DOCUMENT SEGMENT =>
· · · ·

Skip to content

Using QuickCheck

Nick Battle edited this page Dec 22, 2025 · 86 revisions

So QuickCheck sounds like something that won't take long to explain?

Well, the basics are pretty quick yes, but the name really means that checks are performed quickly.

Okay, so what checks are we talking about here?

Do you remember we talked about proof obligations, sometimes called "POs"?

Right, but... why don't you give me an example?

We'll need an example to work with anyway, so let start with something simple. Imagine you had this very small specification, with just one function:

functions
    f: seq of nat * nat -> nat
    f(s, i) == s(i);

That's pretty small. But it's also pointless, surely? Calling f(s, i) is just the same as using s(i)?

Yes, it's just a simple example to show you how QuickCheck works. As you say, all this function does is return the i'th element of the sequence passed in. So can you see anything wrong with this spec?

Well... not really. I mean, it just returns the i'th element. It looks fine.

· · · ·

EXERCISE SET =>
1. According to the QuickCheck page, what are proof obligations sometimes called?
2. Update the stretch of the QuickCheck page from "Okay, so what" through "as using s(i)?", putting "illustration" in place of "example".

DATA =>
· · · ·

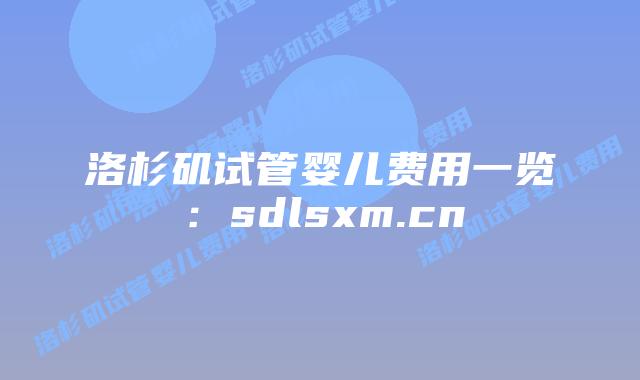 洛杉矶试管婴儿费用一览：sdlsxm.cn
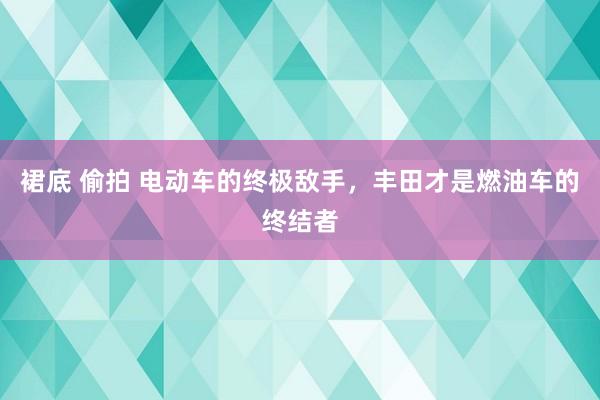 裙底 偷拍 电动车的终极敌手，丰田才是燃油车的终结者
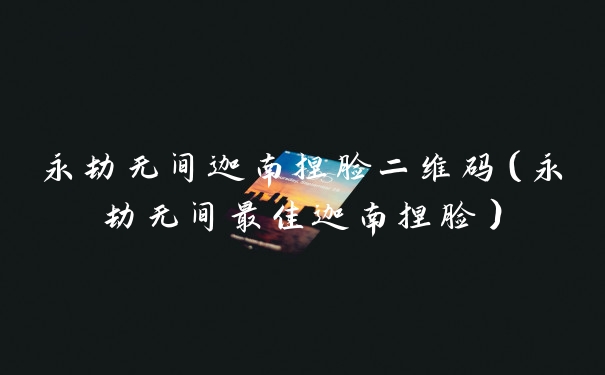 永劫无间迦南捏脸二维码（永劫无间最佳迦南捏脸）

· · · ·

PROBLEM SOLUTIONS =>
1. "POs"

2.
Okay, so what checks are we talking about here?

Do you remember we talked about proof obligations, sometimes called "POs"?

Right, but... why don't you give me an illustration?

We'll need an illustration to work with anyway, so let start with something simple. Imagine you had this very small specification, with just one function:

functions
    f: seq of nat * nat -> nat
    f(s, i) == s(i);

That's pretty small. But it's also pointless, surely? Calling f(s, i) is just the same as using s(i)?